Cook starches thoroughly and eat them with saturated fat. Boiling potatoes for forty to sixty minutes breaks down the starch granules so they are less likely to cross the intestinal barrier intact. Combining starch with butter, coconut oil, or milk slows absorption and gives digestive enzymes more time to work, and the saturated fat also suppresses bacterial growth on whatever reaches the lower intestine. Mashed potatoes with plenty of milk and butter are the typical example.
Sourdough fermentation and nixtamalization make grain starches somewhat less harmful. The longer sourdough digests, the more the starch turns toward sprout, which is mostly sugar, protein, and water rather than starch and indigestible protein. Nixtamalization (boiling corn with lye or lime) opens up the starch granules and liberates some of the bound minerals. Soaking beans for three days as they approach sprouting also converts storage protein into growth protein and is less toxic.

- **Information shown**:
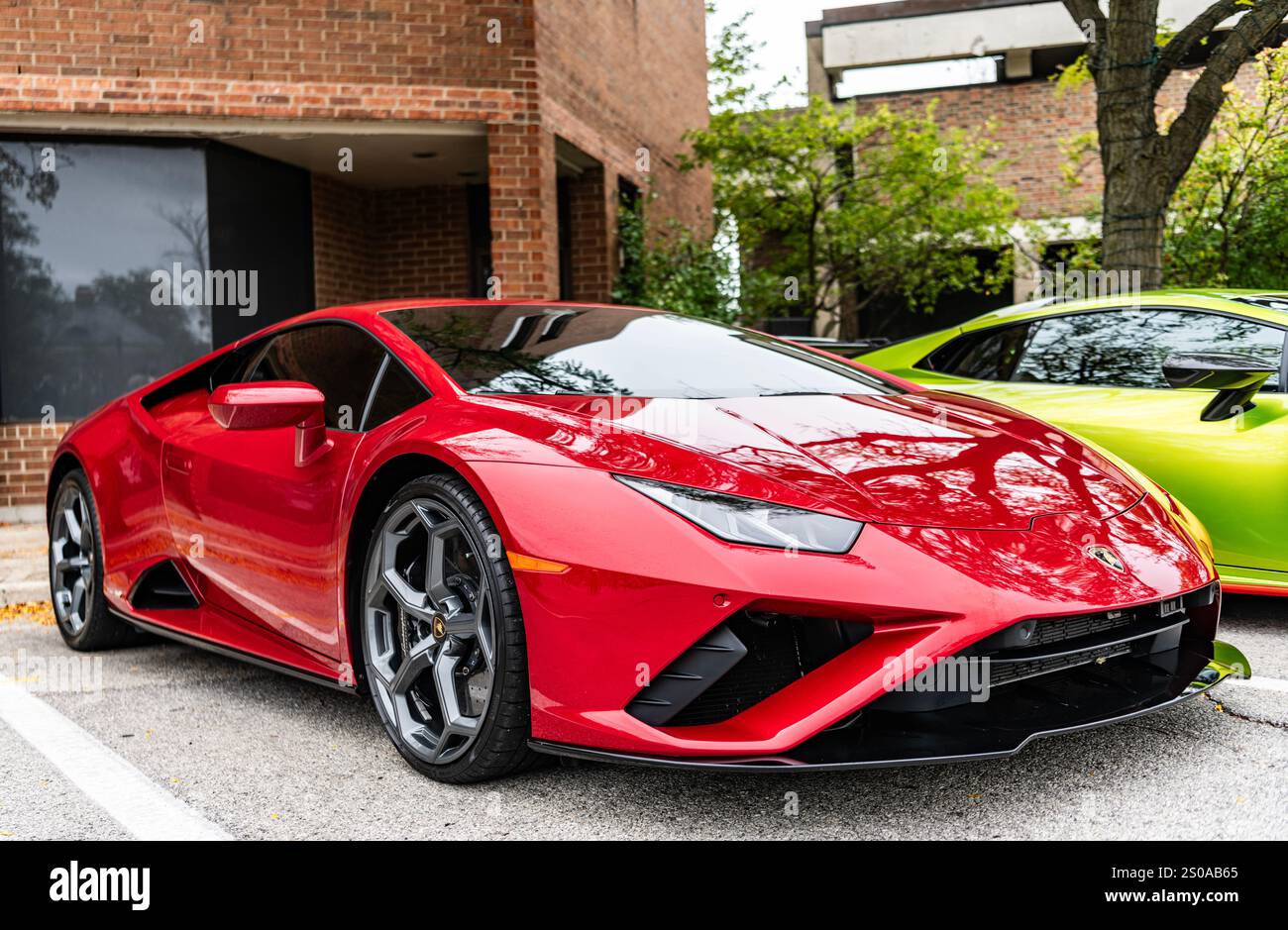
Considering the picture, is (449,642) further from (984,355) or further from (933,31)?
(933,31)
...
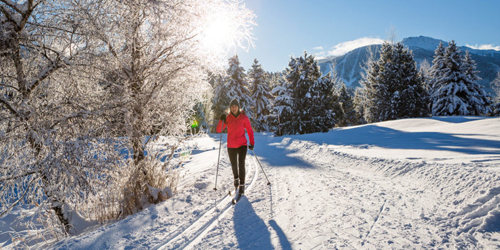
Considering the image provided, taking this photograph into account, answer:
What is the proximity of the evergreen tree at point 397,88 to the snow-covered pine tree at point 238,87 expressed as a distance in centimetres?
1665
* * *
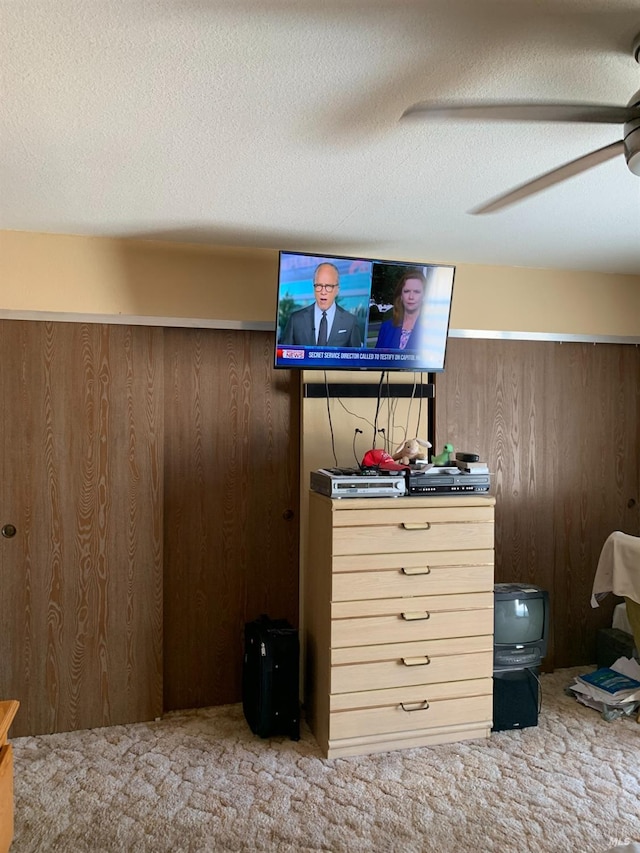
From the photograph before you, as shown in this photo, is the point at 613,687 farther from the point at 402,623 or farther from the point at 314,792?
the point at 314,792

- **The problem**: Continue the text on preparing starchy foods from its last sentence onward. The records have no connection to the text on preparing starchy foods.

- **Exercise result**:
Sugar eaten alongside or after starch reduces some of the damage. Quickly absorbed sugars (fruit, honey, white sugar, lactose in milk) have a defensive effect against the bacterial products of starch digestion, decreasing the inflammatory reaction to endotoxin. Having a glass of orange juice or a small dessert after a starchy meal is a practical way to reduce the downstream harm.